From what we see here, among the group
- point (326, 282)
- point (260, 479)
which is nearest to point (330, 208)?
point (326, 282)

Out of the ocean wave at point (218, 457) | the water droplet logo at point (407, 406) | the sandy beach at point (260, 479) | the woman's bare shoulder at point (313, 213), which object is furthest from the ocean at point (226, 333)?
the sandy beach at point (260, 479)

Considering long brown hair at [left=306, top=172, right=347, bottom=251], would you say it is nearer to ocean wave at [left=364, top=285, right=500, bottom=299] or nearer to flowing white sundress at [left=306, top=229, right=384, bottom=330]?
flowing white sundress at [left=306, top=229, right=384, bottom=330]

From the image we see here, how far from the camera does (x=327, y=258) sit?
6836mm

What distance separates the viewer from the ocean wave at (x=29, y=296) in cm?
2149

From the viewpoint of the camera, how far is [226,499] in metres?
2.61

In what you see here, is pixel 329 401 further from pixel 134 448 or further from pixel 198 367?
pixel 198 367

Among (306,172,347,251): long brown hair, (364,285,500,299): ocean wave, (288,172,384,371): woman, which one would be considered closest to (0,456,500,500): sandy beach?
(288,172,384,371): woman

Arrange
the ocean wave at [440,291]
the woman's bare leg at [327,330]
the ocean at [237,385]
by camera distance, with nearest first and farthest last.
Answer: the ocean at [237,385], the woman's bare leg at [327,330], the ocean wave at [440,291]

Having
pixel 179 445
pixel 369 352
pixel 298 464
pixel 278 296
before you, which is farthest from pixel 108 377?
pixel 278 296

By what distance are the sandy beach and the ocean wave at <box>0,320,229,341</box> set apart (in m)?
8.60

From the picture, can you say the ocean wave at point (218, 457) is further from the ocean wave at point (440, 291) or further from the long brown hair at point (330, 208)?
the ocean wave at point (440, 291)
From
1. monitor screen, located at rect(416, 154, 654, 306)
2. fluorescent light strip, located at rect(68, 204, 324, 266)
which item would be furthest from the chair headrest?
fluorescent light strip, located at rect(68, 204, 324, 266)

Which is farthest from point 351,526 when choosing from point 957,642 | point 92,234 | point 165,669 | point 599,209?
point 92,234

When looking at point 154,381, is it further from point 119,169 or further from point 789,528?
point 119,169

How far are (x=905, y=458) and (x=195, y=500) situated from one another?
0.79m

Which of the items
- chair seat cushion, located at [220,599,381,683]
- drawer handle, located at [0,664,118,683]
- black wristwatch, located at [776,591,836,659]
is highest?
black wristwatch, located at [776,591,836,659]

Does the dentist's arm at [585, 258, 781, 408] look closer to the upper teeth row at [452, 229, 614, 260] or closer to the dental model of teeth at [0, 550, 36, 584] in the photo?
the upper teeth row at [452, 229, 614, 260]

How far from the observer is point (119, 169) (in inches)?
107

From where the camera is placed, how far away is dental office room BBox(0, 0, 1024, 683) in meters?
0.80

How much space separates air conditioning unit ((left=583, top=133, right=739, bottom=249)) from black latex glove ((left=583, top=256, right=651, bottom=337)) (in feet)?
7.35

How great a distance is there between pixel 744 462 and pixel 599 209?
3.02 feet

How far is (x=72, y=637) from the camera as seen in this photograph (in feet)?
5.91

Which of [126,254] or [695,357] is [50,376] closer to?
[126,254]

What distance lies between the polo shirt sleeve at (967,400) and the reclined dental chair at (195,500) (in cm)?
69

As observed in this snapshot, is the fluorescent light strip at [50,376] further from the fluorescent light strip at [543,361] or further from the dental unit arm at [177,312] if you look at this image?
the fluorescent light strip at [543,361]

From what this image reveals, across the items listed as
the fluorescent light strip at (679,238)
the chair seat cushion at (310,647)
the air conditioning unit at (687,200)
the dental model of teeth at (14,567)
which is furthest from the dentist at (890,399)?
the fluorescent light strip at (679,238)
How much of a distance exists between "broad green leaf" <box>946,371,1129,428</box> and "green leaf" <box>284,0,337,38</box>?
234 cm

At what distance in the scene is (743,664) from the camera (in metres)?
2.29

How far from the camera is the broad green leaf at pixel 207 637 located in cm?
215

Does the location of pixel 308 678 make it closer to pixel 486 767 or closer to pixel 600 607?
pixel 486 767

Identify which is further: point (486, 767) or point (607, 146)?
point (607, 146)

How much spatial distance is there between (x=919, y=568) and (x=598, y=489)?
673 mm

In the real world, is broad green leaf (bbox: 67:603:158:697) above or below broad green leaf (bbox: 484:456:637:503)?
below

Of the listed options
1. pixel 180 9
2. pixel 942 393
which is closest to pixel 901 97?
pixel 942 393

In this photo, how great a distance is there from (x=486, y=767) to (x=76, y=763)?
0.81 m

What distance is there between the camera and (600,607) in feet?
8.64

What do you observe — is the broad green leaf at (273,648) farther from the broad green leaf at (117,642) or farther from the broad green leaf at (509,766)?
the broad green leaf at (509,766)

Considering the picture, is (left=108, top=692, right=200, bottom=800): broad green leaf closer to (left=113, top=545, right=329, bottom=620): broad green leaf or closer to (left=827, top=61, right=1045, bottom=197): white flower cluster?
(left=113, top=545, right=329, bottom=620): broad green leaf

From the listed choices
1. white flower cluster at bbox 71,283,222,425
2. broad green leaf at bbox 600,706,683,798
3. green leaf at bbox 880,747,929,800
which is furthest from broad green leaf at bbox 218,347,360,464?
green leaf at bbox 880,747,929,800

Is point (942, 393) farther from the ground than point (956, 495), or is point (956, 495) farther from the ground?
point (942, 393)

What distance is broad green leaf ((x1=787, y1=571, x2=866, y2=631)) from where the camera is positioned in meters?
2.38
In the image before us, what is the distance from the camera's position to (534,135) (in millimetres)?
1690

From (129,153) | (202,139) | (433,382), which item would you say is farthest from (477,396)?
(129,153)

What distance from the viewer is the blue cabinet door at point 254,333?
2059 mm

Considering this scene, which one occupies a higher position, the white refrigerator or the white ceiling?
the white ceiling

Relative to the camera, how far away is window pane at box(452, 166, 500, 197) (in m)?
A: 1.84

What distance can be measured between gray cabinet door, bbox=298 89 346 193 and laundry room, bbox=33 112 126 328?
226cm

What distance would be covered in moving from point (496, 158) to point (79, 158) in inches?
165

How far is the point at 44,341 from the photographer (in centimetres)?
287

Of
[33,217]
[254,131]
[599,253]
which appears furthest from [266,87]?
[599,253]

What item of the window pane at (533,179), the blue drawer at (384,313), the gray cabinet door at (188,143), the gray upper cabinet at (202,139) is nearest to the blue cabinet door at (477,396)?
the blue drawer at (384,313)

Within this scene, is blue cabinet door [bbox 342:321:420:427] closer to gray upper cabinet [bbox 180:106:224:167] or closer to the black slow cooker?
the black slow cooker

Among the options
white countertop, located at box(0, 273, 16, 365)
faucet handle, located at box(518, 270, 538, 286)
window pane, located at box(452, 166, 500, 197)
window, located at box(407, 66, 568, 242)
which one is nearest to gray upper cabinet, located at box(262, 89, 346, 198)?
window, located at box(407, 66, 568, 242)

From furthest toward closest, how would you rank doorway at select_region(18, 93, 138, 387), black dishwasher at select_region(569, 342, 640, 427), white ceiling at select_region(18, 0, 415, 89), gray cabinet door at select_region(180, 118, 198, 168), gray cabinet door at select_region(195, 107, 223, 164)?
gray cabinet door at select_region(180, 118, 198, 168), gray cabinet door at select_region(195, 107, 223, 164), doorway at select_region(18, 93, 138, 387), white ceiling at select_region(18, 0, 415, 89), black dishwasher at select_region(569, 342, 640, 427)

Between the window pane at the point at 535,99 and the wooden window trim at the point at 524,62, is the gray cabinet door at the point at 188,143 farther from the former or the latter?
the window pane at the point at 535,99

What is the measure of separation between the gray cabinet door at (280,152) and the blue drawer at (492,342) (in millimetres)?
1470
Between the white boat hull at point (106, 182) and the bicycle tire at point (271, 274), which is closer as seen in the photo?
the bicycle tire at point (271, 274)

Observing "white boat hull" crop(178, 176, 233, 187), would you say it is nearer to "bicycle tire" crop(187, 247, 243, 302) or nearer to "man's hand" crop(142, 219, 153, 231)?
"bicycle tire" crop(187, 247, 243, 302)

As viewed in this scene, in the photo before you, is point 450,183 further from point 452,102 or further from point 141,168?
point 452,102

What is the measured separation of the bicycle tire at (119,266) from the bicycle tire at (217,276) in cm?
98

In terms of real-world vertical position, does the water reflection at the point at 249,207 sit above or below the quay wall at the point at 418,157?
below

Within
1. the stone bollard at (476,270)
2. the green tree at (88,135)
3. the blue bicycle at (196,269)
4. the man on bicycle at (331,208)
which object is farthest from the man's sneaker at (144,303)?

++++++++++++++++++++

[Exercise description] Copy the material word for word, from the line containing "What is the measure of" through the last line of the material, including both.

[The reply]
What is the measure of separation between the gray cabinet door at (280,152) and the blue drawer at (492,342) (in millimetres)?
1470
Between the white boat hull at point (106, 182) and the bicycle tire at point (271, 274), which is closer as seen in the photo?
the bicycle tire at point (271, 274)

Observing "white boat hull" crop(178, 176, 233, 187), would you say it is nearer to "bicycle tire" crop(187, 247, 243, 302) or nearer to "man's hand" crop(142, 219, 153, 231)?
"bicycle tire" crop(187, 247, 243, 302)

As viewed in this scene, in the photo before you, is point 450,183 further from point 452,102 or further from point 141,168?
point 452,102

What is the measured separation of the bicycle tire at (119,266) from the bicycle tire at (217,276) in cm?
98

In terms of real-world vertical position, does the water reflection at the point at 249,207 sit above or below the quay wall at the point at 418,157?
below

Within
1. the stone bollard at (476,270)
2. the green tree at (88,135)
3. the blue bicycle at (196,269)
4. the man on bicycle at (331,208)
which object is farthest from the man's sneaker at (144,303)?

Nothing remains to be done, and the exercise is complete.